NAS Online is the exclusive NAS Insurance portal for wholesale brokers to generate quotes and manage policies. For years the company had been struggling with an outdated interface and framework, and they engaged me to redesign the entire system from the ground-up as we launched the the final components of Snap, the internally-facing application for NAS underwriters (see Snap case study).
While it was critical that NAS Online v2.0 use the same back end as Snap, the front-end needed to function as a wholly different application with its own set of user requirements. With that, I engaged the company’s executives and underwriters in series of structured interviews and brainstorming exercises to determine the strategic and tactical goals, functional requirements, and brokers’ needs.
Not wanting to rely solely on the company’s perception of the required broker user experience, I also conducted a series of broker interviews to gauge their frustrations with the current NAS Online system, determine what brokers felt they needed from a redesigned system, and what aspects of the current system were working well. With that, I was able to define user personas for the brokers to help guide the design and implementation.

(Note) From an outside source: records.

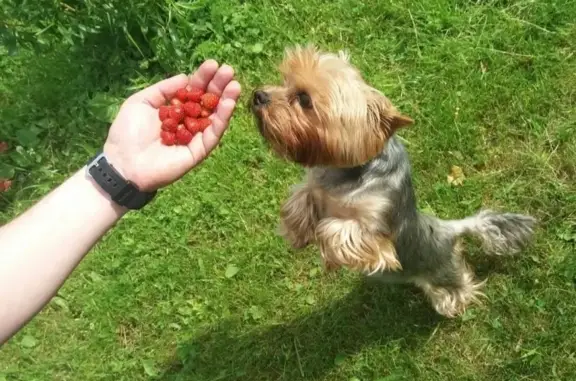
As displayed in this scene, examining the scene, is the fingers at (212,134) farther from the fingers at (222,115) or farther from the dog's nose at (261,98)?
the dog's nose at (261,98)

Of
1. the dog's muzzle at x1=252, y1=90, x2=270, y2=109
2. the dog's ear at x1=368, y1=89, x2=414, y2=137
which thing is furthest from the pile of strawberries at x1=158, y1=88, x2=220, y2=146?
the dog's ear at x1=368, y1=89, x2=414, y2=137

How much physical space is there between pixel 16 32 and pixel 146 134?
2.01 m

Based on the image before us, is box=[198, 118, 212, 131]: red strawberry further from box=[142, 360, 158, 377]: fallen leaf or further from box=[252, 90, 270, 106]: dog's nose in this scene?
box=[142, 360, 158, 377]: fallen leaf

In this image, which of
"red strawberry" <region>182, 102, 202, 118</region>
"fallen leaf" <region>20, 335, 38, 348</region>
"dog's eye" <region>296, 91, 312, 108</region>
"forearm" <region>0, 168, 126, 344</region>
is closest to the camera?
"forearm" <region>0, 168, 126, 344</region>

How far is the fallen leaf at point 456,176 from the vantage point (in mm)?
4777

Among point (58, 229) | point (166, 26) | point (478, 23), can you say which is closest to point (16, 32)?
point (166, 26)

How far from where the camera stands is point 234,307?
4785 mm

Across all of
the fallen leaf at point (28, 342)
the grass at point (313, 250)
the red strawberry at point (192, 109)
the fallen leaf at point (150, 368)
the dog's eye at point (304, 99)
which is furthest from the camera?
the fallen leaf at point (28, 342)

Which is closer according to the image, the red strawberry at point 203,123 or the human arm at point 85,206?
the human arm at point 85,206

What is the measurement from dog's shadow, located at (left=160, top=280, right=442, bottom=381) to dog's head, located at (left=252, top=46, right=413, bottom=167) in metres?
1.66

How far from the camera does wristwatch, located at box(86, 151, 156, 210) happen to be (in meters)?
3.15

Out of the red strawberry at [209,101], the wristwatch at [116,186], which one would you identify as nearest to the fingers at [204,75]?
the red strawberry at [209,101]

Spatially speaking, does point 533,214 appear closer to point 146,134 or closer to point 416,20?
point 416,20

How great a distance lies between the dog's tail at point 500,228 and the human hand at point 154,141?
170 cm
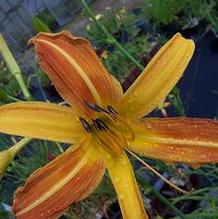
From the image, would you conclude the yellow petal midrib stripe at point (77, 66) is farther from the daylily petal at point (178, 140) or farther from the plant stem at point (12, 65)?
the plant stem at point (12, 65)

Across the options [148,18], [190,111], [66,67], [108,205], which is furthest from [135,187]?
[148,18]

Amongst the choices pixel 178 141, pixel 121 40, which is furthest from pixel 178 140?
pixel 121 40

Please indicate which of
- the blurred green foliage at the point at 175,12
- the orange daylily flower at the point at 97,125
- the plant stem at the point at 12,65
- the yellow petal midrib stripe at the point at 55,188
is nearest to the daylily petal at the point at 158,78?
the orange daylily flower at the point at 97,125

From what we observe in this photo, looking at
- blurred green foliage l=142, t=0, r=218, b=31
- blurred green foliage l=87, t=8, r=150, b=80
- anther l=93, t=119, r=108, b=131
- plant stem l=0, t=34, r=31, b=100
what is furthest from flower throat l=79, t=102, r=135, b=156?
blurred green foliage l=142, t=0, r=218, b=31

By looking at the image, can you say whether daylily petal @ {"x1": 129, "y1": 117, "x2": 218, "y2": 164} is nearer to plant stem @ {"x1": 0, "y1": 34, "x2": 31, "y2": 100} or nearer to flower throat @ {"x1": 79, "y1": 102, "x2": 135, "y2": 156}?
flower throat @ {"x1": 79, "y1": 102, "x2": 135, "y2": 156}

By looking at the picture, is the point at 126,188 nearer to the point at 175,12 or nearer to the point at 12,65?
the point at 12,65

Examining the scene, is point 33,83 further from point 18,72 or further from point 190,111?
point 18,72
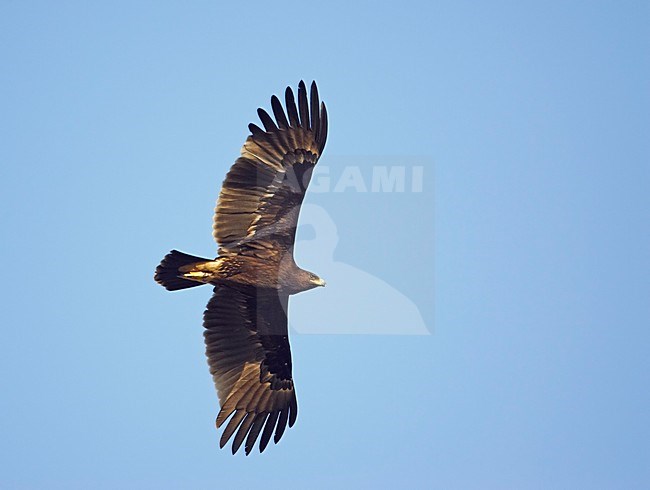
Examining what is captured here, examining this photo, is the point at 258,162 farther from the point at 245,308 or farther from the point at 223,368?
the point at 223,368

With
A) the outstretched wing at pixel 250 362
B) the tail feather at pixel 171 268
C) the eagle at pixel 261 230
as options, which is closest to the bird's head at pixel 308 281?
the eagle at pixel 261 230

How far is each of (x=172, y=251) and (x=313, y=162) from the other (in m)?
2.14

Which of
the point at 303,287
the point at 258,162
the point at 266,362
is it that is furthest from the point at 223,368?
the point at 258,162

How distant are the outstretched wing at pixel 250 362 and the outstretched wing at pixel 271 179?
2.57 ft

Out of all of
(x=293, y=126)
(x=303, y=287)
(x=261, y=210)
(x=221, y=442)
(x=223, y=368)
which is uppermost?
(x=293, y=126)

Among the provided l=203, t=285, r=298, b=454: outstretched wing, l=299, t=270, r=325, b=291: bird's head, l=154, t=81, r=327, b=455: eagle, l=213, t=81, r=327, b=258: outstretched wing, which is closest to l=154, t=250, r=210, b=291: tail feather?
l=154, t=81, r=327, b=455: eagle

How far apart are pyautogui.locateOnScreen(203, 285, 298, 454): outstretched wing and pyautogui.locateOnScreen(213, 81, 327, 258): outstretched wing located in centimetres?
78

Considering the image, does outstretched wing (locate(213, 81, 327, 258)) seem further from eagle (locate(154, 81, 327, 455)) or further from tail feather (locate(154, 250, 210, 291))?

In conjunction with the stakeholder and user research, I analyzed a couple of similar systems for competing insurance carriers and did an extensive functionality and usability audit of the current NAS Online system. By overlaying this analysis with what we learned from stakeholders, underwriters, and the brokers themselves I was able to work with the NAS product team to create and prioritize a list of functional requirements. These requirements gave me the foundation for UI prototypes and would later evolve into functional stories for the development team.
Material Design
Notably, the brokers are NAS’ customers and they typically behave like consumer users. This is in contrast to the underwriters who use the Snap interface and have the benefit of proprietary knowledge and an in-house technical support team.
For brokers, we needed to present a much simpler, more intuitive user-interface that stripped away the more complex functionality with which NAS’ underwriters were more comfortable. What is more, the Snap system is used exclusively from desktop computers whereas NAS Online v2.0 needed to be usable from smartphones and tablets as well.
As a result, we decided to rely on Google’s Material Design system. While offering brokers UI patterns that they have likely encountered daily on multiple websites and applications, Material Design also offers NAS’ front-end engineers a ready-made framework to reduce production time.